Recently published in Nature Electronics, the study describes "brain-inspired computing hardware" that aims to emulate the structure and working principles of the human brain. Brainoware has the potential for processing, learning, and even remembering information, the researchers say, and could provide a solution to address limitations in current artificial intelligence technologies.
While AI algorithms running on silicon chips are extremely efficient (and effective) in dealing with large datasets, they cannot rival the human brain's ability to process complex information while consuming very little energy. The brain organoids in Brainoware are actual brain cells that can send and receive information encoded through electrical signals, according to Guo.
When the researchers applied electrical stimulation to Brainoware, the hybrid bio-chip setup responded to those signals. The neural network the system was attached to also showed changes, suggesting that the system was indeed able to process information and maybe even perform computing tasks "without supervision."
The researchers tested Brainoware's alleged capabilities with speech recognition tasks, using 240 sound clips recorded by eight people pronouncing Japanese vowels. The clips were converted into electrical signals and then fed to Brainoware, which generated an electrical response that was subsequently fed to the AI tool for decoding.

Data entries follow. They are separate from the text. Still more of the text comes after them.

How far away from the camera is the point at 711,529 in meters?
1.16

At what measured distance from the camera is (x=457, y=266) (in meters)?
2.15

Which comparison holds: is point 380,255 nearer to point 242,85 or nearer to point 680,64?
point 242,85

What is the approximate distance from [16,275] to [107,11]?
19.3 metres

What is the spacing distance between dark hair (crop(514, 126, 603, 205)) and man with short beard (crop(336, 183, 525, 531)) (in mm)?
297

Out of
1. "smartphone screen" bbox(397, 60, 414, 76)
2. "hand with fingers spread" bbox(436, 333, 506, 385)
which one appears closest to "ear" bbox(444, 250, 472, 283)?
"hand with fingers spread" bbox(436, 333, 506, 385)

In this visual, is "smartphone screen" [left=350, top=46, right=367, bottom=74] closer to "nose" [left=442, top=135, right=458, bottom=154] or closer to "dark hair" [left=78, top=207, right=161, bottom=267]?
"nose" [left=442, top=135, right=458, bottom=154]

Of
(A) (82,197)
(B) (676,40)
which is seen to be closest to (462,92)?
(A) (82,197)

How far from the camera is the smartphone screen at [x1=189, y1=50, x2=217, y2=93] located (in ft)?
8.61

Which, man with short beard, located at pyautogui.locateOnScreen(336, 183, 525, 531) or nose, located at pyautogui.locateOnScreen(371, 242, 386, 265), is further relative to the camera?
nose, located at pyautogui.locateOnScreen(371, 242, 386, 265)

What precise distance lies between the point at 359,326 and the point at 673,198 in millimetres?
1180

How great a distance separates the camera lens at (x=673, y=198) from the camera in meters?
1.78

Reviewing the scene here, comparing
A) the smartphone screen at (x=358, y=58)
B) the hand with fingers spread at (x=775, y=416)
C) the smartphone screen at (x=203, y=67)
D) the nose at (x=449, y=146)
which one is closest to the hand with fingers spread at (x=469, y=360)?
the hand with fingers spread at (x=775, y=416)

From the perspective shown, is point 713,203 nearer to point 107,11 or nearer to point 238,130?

The brain organoid-AI setup was ultimately able to decode the signals from audio recordings, according to Guo, but the form of speech recognition provided by the tech had a '"very low" accuracy level. Accuracy improved up to 87 percent with further training sessions, but it was still less accurate than actual, fully digital artificial neural networks.
Some researchers have expressed doubts about the results described in the new study. Lena Smirnova, an assistant professor of public health at Johns Hopkins University, stated that brain organoids have no way to actually "hear" speech; they can only exhibit a reaction to electrical stimulation. Furthermore, the study did not demonstrate whether and how Brainoware could process and store information over the long term or learn multiple tasks.